┏━━

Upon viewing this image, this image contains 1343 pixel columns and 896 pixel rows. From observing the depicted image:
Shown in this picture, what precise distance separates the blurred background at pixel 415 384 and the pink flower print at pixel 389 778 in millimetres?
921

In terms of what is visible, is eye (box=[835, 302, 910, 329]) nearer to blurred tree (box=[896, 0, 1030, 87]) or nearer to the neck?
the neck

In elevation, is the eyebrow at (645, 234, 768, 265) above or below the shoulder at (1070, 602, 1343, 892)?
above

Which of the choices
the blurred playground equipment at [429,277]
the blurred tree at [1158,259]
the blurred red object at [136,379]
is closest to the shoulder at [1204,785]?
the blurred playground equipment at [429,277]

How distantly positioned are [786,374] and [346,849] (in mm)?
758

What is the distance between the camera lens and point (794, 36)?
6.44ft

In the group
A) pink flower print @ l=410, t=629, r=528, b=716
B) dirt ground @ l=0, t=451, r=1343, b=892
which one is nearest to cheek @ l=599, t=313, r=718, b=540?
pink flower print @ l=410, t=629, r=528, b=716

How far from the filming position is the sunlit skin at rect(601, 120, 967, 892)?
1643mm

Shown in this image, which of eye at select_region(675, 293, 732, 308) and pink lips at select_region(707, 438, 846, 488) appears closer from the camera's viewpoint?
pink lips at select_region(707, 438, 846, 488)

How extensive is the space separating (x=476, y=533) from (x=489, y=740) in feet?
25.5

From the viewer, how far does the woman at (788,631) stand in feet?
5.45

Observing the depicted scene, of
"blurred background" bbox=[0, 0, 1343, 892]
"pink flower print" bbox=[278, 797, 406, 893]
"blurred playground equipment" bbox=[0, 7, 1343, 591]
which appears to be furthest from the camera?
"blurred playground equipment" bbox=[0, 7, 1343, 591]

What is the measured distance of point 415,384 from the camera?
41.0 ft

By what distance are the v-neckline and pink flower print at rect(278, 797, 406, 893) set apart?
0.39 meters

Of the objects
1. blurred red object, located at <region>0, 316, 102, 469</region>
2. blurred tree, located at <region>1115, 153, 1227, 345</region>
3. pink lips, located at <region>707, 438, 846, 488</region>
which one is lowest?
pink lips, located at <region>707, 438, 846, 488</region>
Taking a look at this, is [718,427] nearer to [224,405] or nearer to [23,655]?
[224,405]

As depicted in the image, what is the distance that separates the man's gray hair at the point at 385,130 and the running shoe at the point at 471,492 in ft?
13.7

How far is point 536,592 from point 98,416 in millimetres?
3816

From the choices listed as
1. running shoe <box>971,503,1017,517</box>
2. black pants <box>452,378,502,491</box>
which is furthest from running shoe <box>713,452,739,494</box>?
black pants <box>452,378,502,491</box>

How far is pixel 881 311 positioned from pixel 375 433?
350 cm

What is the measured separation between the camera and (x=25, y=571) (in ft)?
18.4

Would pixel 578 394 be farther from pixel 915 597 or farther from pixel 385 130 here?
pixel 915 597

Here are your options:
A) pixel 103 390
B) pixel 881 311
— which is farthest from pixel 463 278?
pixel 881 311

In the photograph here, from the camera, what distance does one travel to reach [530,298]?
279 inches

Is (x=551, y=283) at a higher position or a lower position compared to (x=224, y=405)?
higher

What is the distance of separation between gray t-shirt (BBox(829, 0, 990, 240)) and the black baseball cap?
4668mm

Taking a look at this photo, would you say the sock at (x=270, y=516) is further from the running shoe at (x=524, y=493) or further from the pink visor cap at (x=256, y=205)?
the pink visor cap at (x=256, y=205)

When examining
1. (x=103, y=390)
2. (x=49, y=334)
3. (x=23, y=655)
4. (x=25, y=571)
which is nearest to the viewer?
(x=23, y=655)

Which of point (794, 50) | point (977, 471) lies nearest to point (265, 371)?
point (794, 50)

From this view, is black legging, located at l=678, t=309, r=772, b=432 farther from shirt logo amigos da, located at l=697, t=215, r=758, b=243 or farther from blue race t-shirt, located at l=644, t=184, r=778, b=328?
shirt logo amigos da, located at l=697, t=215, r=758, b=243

┗━━

Write out, without any change, every line of the data from the one containing "From this view, is" through the end of the data.

From this view, is black legging, located at l=678, t=309, r=772, b=432 farther from shirt logo amigos da, located at l=697, t=215, r=758, b=243 or farther from blue race t-shirt, located at l=644, t=184, r=778, b=328?
shirt logo amigos da, located at l=697, t=215, r=758, b=243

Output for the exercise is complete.